Questions on scene geometry:
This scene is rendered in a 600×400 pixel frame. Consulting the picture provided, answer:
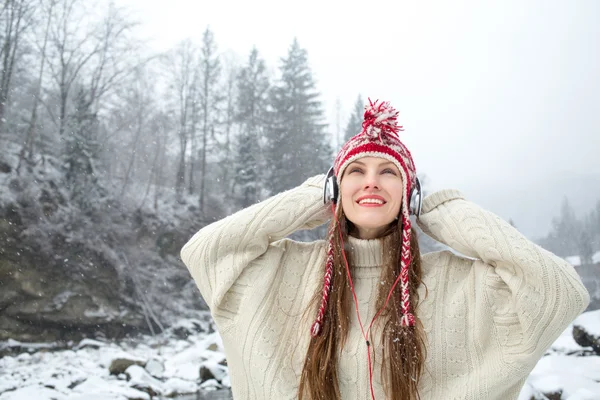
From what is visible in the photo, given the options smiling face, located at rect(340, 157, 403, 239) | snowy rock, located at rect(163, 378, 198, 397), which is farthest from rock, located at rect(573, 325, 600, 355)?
smiling face, located at rect(340, 157, 403, 239)

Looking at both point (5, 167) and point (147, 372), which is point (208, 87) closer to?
point (5, 167)

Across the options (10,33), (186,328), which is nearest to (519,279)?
(186,328)

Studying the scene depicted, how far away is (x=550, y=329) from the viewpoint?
1.87 m

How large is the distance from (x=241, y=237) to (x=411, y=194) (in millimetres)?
828

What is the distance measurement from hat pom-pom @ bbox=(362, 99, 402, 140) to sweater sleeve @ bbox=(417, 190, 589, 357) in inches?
19.1

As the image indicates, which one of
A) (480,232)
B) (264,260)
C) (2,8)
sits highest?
(2,8)

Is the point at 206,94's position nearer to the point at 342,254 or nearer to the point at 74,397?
the point at 74,397

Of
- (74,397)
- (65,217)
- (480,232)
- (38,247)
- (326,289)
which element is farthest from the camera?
(65,217)

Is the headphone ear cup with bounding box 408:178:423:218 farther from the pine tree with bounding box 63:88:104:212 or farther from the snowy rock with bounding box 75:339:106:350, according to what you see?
the pine tree with bounding box 63:88:104:212

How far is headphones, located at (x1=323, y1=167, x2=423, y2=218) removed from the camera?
2.20 metres

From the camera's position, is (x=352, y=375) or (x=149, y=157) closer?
(x=352, y=375)

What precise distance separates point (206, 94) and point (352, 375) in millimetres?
27245

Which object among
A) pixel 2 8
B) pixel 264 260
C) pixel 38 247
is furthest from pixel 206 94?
pixel 264 260

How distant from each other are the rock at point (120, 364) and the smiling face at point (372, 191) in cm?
1187
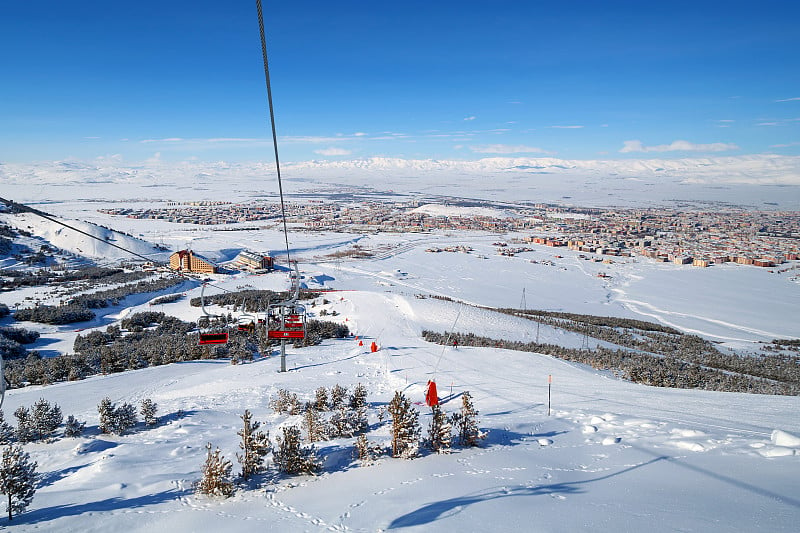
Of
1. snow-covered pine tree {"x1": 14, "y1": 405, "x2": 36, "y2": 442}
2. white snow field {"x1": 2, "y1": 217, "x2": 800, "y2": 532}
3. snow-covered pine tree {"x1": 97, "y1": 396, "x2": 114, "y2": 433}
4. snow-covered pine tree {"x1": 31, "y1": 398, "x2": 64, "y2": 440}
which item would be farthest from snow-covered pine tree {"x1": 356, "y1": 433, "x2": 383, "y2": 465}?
snow-covered pine tree {"x1": 14, "y1": 405, "x2": 36, "y2": 442}

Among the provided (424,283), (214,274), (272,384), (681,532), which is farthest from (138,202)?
(681,532)

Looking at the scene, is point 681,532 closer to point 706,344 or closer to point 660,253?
point 706,344

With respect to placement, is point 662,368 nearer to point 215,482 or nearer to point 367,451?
point 367,451

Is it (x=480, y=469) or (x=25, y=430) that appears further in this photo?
(x=25, y=430)

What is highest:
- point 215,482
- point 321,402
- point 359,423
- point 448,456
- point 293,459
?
point 215,482

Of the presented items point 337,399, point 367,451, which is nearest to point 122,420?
point 337,399

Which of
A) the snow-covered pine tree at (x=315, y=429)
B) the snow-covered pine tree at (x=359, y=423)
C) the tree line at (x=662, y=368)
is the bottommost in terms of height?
the tree line at (x=662, y=368)

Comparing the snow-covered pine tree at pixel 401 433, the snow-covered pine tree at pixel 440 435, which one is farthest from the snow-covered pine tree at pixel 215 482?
the snow-covered pine tree at pixel 440 435

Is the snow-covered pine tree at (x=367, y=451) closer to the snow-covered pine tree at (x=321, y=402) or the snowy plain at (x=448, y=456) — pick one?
the snowy plain at (x=448, y=456)
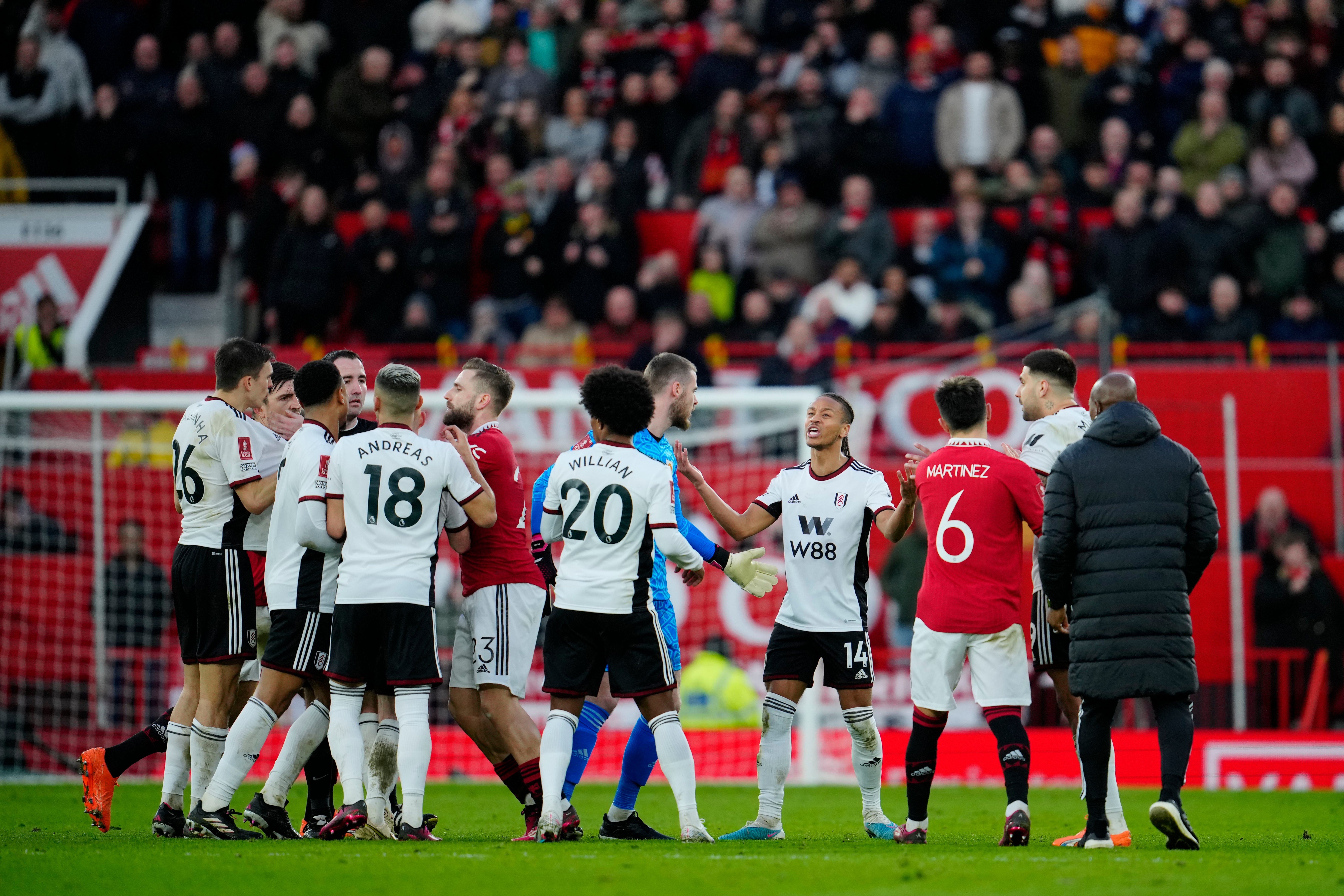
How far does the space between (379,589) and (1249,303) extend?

## Stated problem
Copy out the lines of the entries, starting with the line containing "Of the presented" and continuing through the end of the entries. Leave the pictures out of your copy.

## Solution to this problem
Of the presented items point 337,399, point 367,451, which is nearest to point 122,420?
point 337,399

Which of
A) the snow-covered pine tree at (x=315, y=429)
B) the snow-covered pine tree at (x=359, y=423)
C) the tree line at (x=662, y=368)
is the bottommost in terms of height?
the tree line at (x=662, y=368)

Comparing the snow-covered pine tree at pixel 401 433, the snow-covered pine tree at pixel 440 435, which one is farthest from the snow-covered pine tree at pixel 215 482?
the snow-covered pine tree at pixel 440 435

Is the snow-covered pine tree at (x=367, y=451) closer to the snow-covered pine tree at (x=321, y=402) or the snowy plain at (x=448, y=456) — pick one?
the snowy plain at (x=448, y=456)
How far does the space between (379,589) and (1249,303) extend?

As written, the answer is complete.